5.2 Planning Model Considering Multi-Dimensional Uncertainty
Considering multi-dimensional uncertainty and transient stability constraints, a dynamic optimization model and method for battery energy storage system planning are established. Table 2 compares the energy storage installation planning results using distributionally robust optimization (DRO), stochastic programming (SP), and robust optimization (RO).

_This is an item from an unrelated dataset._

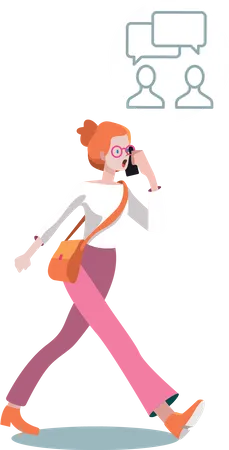 Young lady walking fast and doing gossip on phone Illustration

Table 2. Energy Storage Installation Planning Results
Method | Node 1 (MWh/MW) | Node 2 (MWh/MW) | Energy Imbalance Rate | Transient Stability Improvement | Solving Time (s) |
---|---|---|---|---|---|
DRO | 12790/2842 | 8060/1791 | 4.2% | 29.7% | 226.7 |
SP | 12430/2762 | 7820/1737 | 5.3% | 28.8% | 259.2 |
RO | 13450/2989 | 8480/1884 | 3.1% | 31.2% | 277.4 |
6. Conclusion
This research provides a comprehensive study on the transient stability optimization of new energy sending-end grids with battery energy storage. The modeling and operation optimization of battery energy storage and new energy systems are conducted. The transient stability mechanism and discriminant model are established. Furthermore, transient stability control methods and optimization models for battery energy storage are proposed, considering multi-dimensional uncertainties and transient stability constraints. The results demonstrate the effectiveness of the proposed methods in enhancing the transient stability of new energy sending-end grids.